Sandia National Laboratories is also in on the carbon nanotube game, with research led by physicist François Léonard. Léonard has considerable experience in the subject, so much that he wrote the book on it — literally. He’s the author of a forthcoming work, Physics of Carbon Nanotube Devices, which could become the definitive text on the topic.
Carbon nanotubes are long thin cylinders composed entirely of carbon atoms. While their diameters are in the nanometer range (1-10), they can be very long, up to centimeters in length. The carbon-carbon bond is very strong, making carbon nanotubes very robust and resistant to any kind of deformation. The properties of other single-element materials are obvious — gold is a metal and silicon is a semiconductor, for example. Carbon nanotubes, on the other hand, have a sort of dual personality not found in other materials made from a single element. They’re special because they can be either metallic or semiconducting.
Léonard explains that this results from the actual structure of a carbon nanotube; the way the atoms are arranged around the tube determines its electronic properties. To explain this concept to a group of undergraduates at the University of California, Berkeley, he uses three rolls of chicken wire, each cut at a different angle. The chicken wire represents the sheet of graphene from which the nanotube is cut. The angle of that cut creates a different bond geometry along the nanotube, which results in different properties.
Working in uncharted territory
Léonard’s experience with carbon nanotubes began when the field was just emerging. While the discovery of carbon nanotubes is credited to Japanese physicist Sumio Iijima in 1991, work on applications didn’t begin until the late 1990s. Léonard was at IBM as a postdoc when researchers there built the first transistor from carbon nanotubes.

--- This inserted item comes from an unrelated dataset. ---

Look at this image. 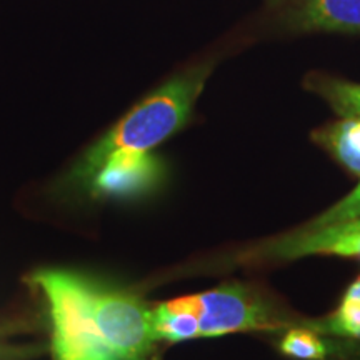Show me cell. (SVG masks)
<instances>
[{"mask_svg":"<svg viewBox=\"0 0 360 360\" xmlns=\"http://www.w3.org/2000/svg\"><path fill=\"white\" fill-rule=\"evenodd\" d=\"M310 255H337L360 259V219L323 227H304L285 236L270 238L242 255L247 262H285Z\"/></svg>","mask_w":360,"mask_h":360,"instance_id":"obj_5","label":"cell"},{"mask_svg":"<svg viewBox=\"0 0 360 360\" xmlns=\"http://www.w3.org/2000/svg\"><path fill=\"white\" fill-rule=\"evenodd\" d=\"M85 297L107 345L122 360H143L154 349L150 309L139 297L82 276Z\"/></svg>","mask_w":360,"mask_h":360,"instance_id":"obj_4","label":"cell"},{"mask_svg":"<svg viewBox=\"0 0 360 360\" xmlns=\"http://www.w3.org/2000/svg\"><path fill=\"white\" fill-rule=\"evenodd\" d=\"M210 75V67L184 72L143 98L101 141L89 148L72 179L87 184L107 157L120 150L148 152L187 124L197 97Z\"/></svg>","mask_w":360,"mask_h":360,"instance_id":"obj_1","label":"cell"},{"mask_svg":"<svg viewBox=\"0 0 360 360\" xmlns=\"http://www.w3.org/2000/svg\"><path fill=\"white\" fill-rule=\"evenodd\" d=\"M150 326L155 340L184 342L200 337L199 319L191 312L174 309L169 302L150 309Z\"/></svg>","mask_w":360,"mask_h":360,"instance_id":"obj_9","label":"cell"},{"mask_svg":"<svg viewBox=\"0 0 360 360\" xmlns=\"http://www.w3.org/2000/svg\"><path fill=\"white\" fill-rule=\"evenodd\" d=\"M359 340H360V339H359Z\"/></svg>","mask_w":360,"mask_h":360,"instance_id":"obj_16","label":"cell"},{"mask_svg":"<svg viewBox=\"0 0 360 360\" xmlns=\"http://www.w3.org/2000/svg\"><path fill=\"white\" fill-rule=\"evenodd\" d=\"M342 119H360V84L344 82L337 79H317L310 82Z\"/></svg>","mask_w":360,"mask_h":360,"instance_id":"obj_11","label":"cell"},{"mask_svg":"<svg viewBox=\"0 0 360 360\" xmlns=\"http://www.w3.org/2000/svg\"><path fill=\"white\" fill-rule=\"evenodd\" d=\"M354 219H360V184L349 195H345L344 199L332 205L330 209H327L326 212L315 217L305 227H323V225L345 222V220Z\"/></svg>","mask_w":360,"mask_h":360,"instance_id":"obj_13","label":"cell"},{"mask_svg":"<svg viewBox=\"0 0 360 360\" xmlns=\"http://www.w3.org/2000/svg\"><path fill=\"white\" fill-rule=\"evenodd\" d=\"M169 304L195 315L204 339L236 332H276L292 326L281 310L242 283H224L202 294L169 300Z\"/></svg>","mask_w":360,"mask_h":360,"instance_id":"obj_3","label":"cell"},{"mask_svg":"<svg viewBox=\"0 0 360 360\" xmlns=\"http://www.w3.org/2000/svg\"><path fill=\"white\" fill-rule=\"evenodd\" d=\"M322 146L349 172L360 177V119H342L314 134Z\"/></svg>","mask_w":360,"mask_h":360,"instance_id":"obj_7","label":"cell"},{"mask_svg":"<svg viewBox=\"0 0 360 360\" xmlns=\"http://www.w3.org/2000/svg\"><path fill=\"white\" fill-rule=\"evenodd\" d=\"M304 17L315 29L360 32V0H310Z\"/></svg>","mask_w":360,"mask_h":360,"instance_id":"obj_8","label":"cell"},{"mask_svg":"<svg viewBox=\"0 0 360 360\" xmlns=\"http://www.w3.org/2000/svg\"><path fill=\"white\" fill-rule=\"evenodd\" d=\"M328 347V359L335 360H360L359 339H339V337H326Z\"/></svg>","mask_w":360,"mask_h":360,"instance_id":"obj_14","label":"cell"},{"mask_svg":"<svg viewBox=\"0 0 360 360\" xmlns=\"http://www.w3.org/2000/svg\"><path fill=\"white\" fill-rule=\"evenodd\" d=\"M302 326L312 328L323 337L339 339H360V302L342 299L340 307L334 314L322 319L305 321Z\"/></svg>","mask_w":360,"mask_h":360,"instance_id":"obj_10","label":"cell"},{"mask_svg":"<svg viewBox=\"0 0 360 360\" xmlns=\"http://www.w3.org/2000/svg\"><path fill=\"white\" fill-rule=\"evenodd\" d=\"M162 165L148 152L120 150L107 157L85 186L98 195L135 197L157 187Z\"/></svg>","mask_w":360,"mask_h":360,"instance_id":"obj_6","label":"cell"},{"mask_svg":"<svg viewBox=\"0 0 360 360\" xmlns=\"http://www.w3.org/2000/svg\"><path fill=\"white\" fill-rule=\"evenodd\" d=\"M281 354L297 360H327L328 347L323 335L309 327H292L278 340Z\"/></svg>","mask_w":360,"mask_h":360,"instance_id":"obj_12","label":"cell"},{"mask_svg":"<svg viewBox=\"0 0 360 360\" xmlns=\"http://www.w3.org/2000/svg\"><path fill=\"white\" fill-rule=\"evenodd\" d=\"M32 282L49 304L53 360H122L102 337L80 274L44 269L34 274Z\"/></svg>","mask_w":360,"mask_h":360,"instance_id":"obj_2","label":"cell"},{"mask_svg":"<svg viewBox=\"0 0 360 360\" xmlns=\"http://www.w3.org/2000/svg\"><path fill=\"white\" fill-rule=\"evenodd\" d=\"M344 299L357 300V302H360V277L357 278V281H354L352 283H350L349 289L345 290Z\"/></svg>","mask_w":360,"mask_h":360,"instance_id":"obj_15","label":"cell"}]
</instances>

As a theoretical physicist, Léonard was working in uncharted territory. From the beginning, he worked on modeling approaches to understand how carbon nanotubes might behave in certain applications. He joined Sandia in 2000, where he has continued his carbon nanotube research.
The semiconducting side of carbon nanotubes holds a lot of promise for the development of new nanoelectronic devices. “A carbon nanotube creates a transistor that is only one nanometer wide,” says Léonard. “This makes it possible, in principle, to achieve very high device densities compared with the current state of the art.” The field emission properties of carbon nanotubes are also exciting. Flat panel displays are typically made from a high density of sharp tips, to which high voltage is applied to extract electrons. These electrons strike and activate the pixels in the screen. Carbon nanotubes can serve this purpose because they are very sharp, long, and can sustain high fields and high temperatures.

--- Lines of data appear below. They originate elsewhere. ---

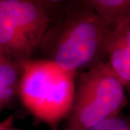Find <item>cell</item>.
Listing matches in <instances>:
<instances>
[{
  "mask_svg": "<svg viewBox=\"0 0 130 130\" xmlns=\"http://www.w3.org/2000/svg\"><path fill=\"white\" fill-rule=\"evenodd\" d=\"M113 29L85 1L73 3L51 23L39 48L41 59L75 74L88 70L107 61Z\"/></svg>",
  "mask_w": 130,
  "mask_h": 130,
  "instance_id": "6da1fadb",
  "label": "cell"
},
{
  "mask_svg": "<svg viewBox=\"0 0 130 130\" xmlns=\"http://www.w3.org/2000/svg\"><path fill=\"white\" fill-rule=\"evenodd\" d=\"M76 76L51 61L30 59L21 64L18 96L31 114L54 129L70 113Z\"/></svg>",
  "mask_w": 130,
  "mask_h": 130,
  "instance_id": "7a4b0ae2",
  "label": "cell"
},
{
  "mask_svg": "<svg viewBox=\"0 0 130 130\" xmlns=\"http://www.w3.org/2000/svg\"><path fill=\"white\" fill-rule=\"evenodd\" d=\"M127 103L125 89L107 61L80 72L64 130H85L121 113Z\"/></svg>",
  "mask_w": 130,
  "mask_h": 130,
  "instance_id": "3957f363",
  "label": "cell"
},
{
  "mask_svg": "<svg viewBox=\"0 0 130 130\" xmlns=\"http://www.w3.org/2000/svg\"><path fill=\"white\" fill-rule=\"evenodd\" d=\"M14 25L36 51L40 48L52 22L51 10L56 2L3 0Z\"/></svg>",
  "mask_w": 130,
  "mask_h": 130,
  "instance_id": "277c9868",
  "label": "cell"
},
{
  "mask_svg": "<svg viewBox=\"0 0 130 130\" xmlns=\"http://www.w3.org/2000/svg\"><path fill=\"white\" fill-rule=\"evenodd\" d=\"M0 48L7 59L20 64L35 53L14 25L3 0H0Z\"/></svg>",
  "mask_w": 130,
  "mask_h": 130,
  "instance_id": "5b68a950",
  "label": "cell"
},
{
  "mask_svg": "<svg viewBox=\"0 0 130 130\" xmlns=\"http://www.w3.org/2000/svg\"><path fill=\"white\" fill-rule=\"evenodd\" d=\"M107 64L113 74L129 92L130 48L110 38L107 48Z\"/></svg>",
  "mask_w": 130,
  "mask_h": 130,
  "instance_id": "8992f818",
  "label": "cell"
},
{
  "mask_svg": "<svg viewBox=\"0 0 130 130\" xmlns=\"http://www.w3.org/2000/svg\"><path fill=\"white\" fill-rule=\"evenodd\" d=\"M21 64L6 59L0 63V113L18 95Z\"/></svg>",
  "mask_w": 130,
  "mask_h": 130,
  "instance_id": "52a82bcc",
  "label": "cell"
},
{
  "mask_svg": "<svg viewBox=\"0 0 130 130\" xmlns=\"http://www.w3.org/2000/svg\"><path fill=\"white\" fill-rule=\"evenodd\" d=\"M98 16L112 28L130 20V0H85Z\"/></svg>",
  "mask_w": 130,
  "mask_h": 130,
  "instance_id": "ba28073f",
  "label": "cell"
},
{
  "mask_svg": "<svg viewBox=\"0 0 130 130\" xmlns=\"http://www.w3.org/2000/svg\"><path fill=\"white\" fill-rule=\"evenodd\" d=\"M85 130H130V116L119 113Z\"/></svg>",
  "mask_w": 130,
  "mask_h": 130,
  "instance_id": "9c48e42d",
  "label": "cell"
},
{
  "mask_svg": "<svg viewBox=\"0 0 130 130\" xmlns=\"http://www.w3.org/2000/svg\"><path fill=\"white\" fill-rule=\"evenodd\" d=\"M111 38L130 48V20L116 25L113 29Z\"/></svg>",
  "mask_w": 130,
  "mask_h": 130,
  "instance_id": "30bf717a",
  "label": "cell"
},
{
  "mask_svg": "<svg viewBox=\"0 0 130 130\" xmlns=\"http://www.w3.org/2000/svg\"><path fill=\"white\" fill-rule=\"evenodd\" d=\"M13 118L12 116L7 118L5 120L0 122V130H18L13 125Z\"/></svg>",
  "mask_w": 130,
  "mask_h": 130,
  "instance_id": "8fae6325",
  "label": "cell"
},
{
  "mask_svg": "<svg viewBox=\"0 0 130 130\" xmlns=\"http://www.w3.org/2000/svg\"><path fill=\"white\" fill-rule=\"evenodd\" d=\"M129 93H130V91H129ZM129 116H130V109H129Z\"/></svg>",
  "mask_w": 130,
  "mask_h": 130,
  "instance_id": "7c38bea8",
  "label": "cell"
}]
</instances>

‘Layla’ on a nanotube receiver
Researchers have demonstrated the ability to assemble such devices with a single carbon nanotube. At a recent conference, one scientist played Eric Clapton’s “Layla” on a carbon nanotube device acting as a radio receiver.
Another potential use is in chemical and biological sensors. Carbon nanotubes, because of their small diameter, can serve as very sensitive detectors, with the ability to detect a single molecule of a target substance. DNA detection has also been demonstrated. Currently, Léonard is leading a team to develop optical detection using carbon nanotubes. The project is a partnership with Lockheed Martin.
Unique electronic properties
Semiconducting carbon nanotubes have many properties that make them attractive for optical detection. They have unique electronic properties that favor light absorption. In addition, the wavelength over which light is absorbed can be controlled with nanotubes of different diameters. Importantly, the device fabrication process could be entirely compatible with fabrication processes used by the semiconductor industry. In addition to carbon nanotubes, Léonard is interested in electronic transport in other nanostructures — carbon nanotubes as well as nanowires and single molecules. The question, he says, is how does current pass across nanostructures? How is transport of electrons different than in conventional materials?
Léonard’s book is expected to be out by the end of August. See the publisher’s website here for details.
Sandia is a multiprogram laboratory operated by Sandia Corporation, a Lockheed Martin company, for the U.S. Department of Energy’s National Nuclear Security Administration. With main facilities in Albuquerque, N.M., and Livermore, Calif., Sandia has major R&D responsibilities in national security, energy and environmental technologies, and economic competitiveness.